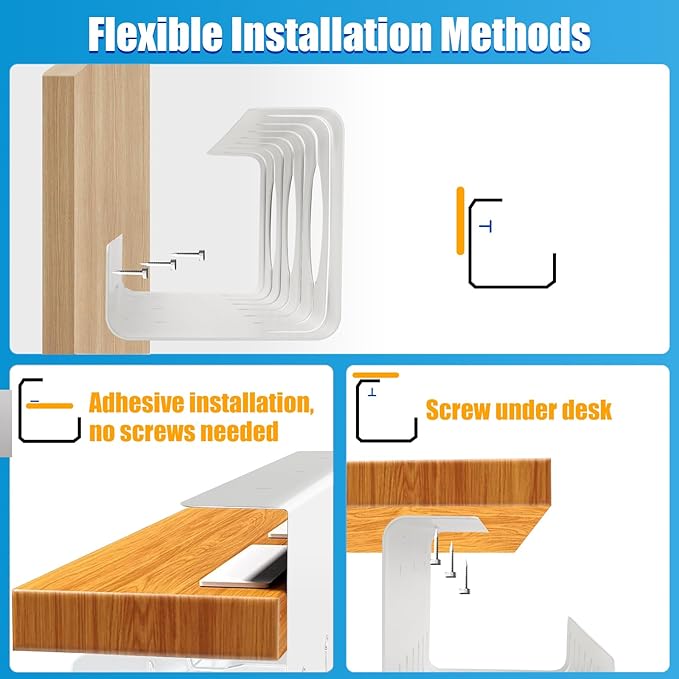 Flexible Installation Methods

Adhesive installation, no screws needed

Screw under desk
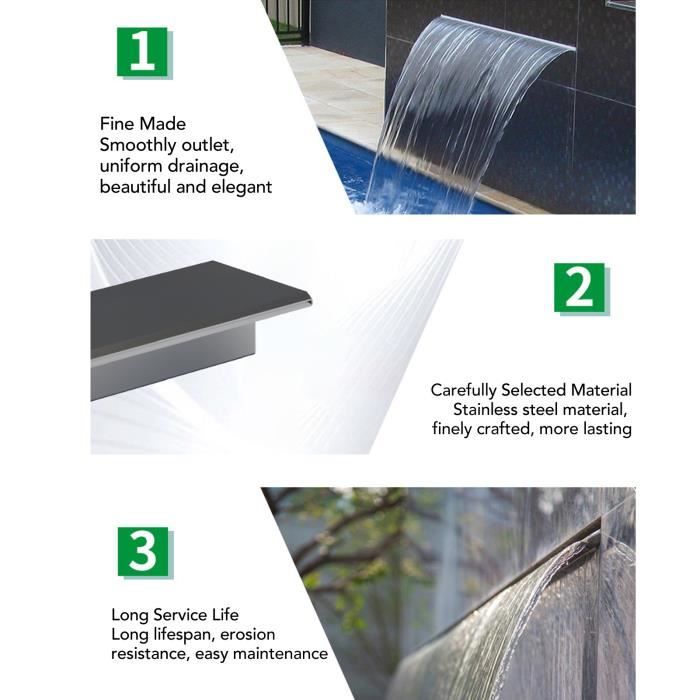 1

Fine Made
Smoothly outlet, uniform drainage, beautiful and elegant

2

Carefully Selected Material
Stainless steel material, finely crafted, more lasting

3

Long Service Life
Long lifespan, erosion resistance, easy maintenance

PROBLEM DETAILS: Give the records back exactly. Leave the pictures out.

ANSWER FOR THIS EXERCISE:
 Flexible Installation Methods

Adhesive installation, no screws needed

Screw under desk
 1

Fine Made
Smoothly outlet, uniform drainage, beautiful and elegant

2

Carefully Selected Material
Stainless steel material, finely crafted, more lasting

3

Long Service Life
Long lifespan, erosion resistance, easy maintenance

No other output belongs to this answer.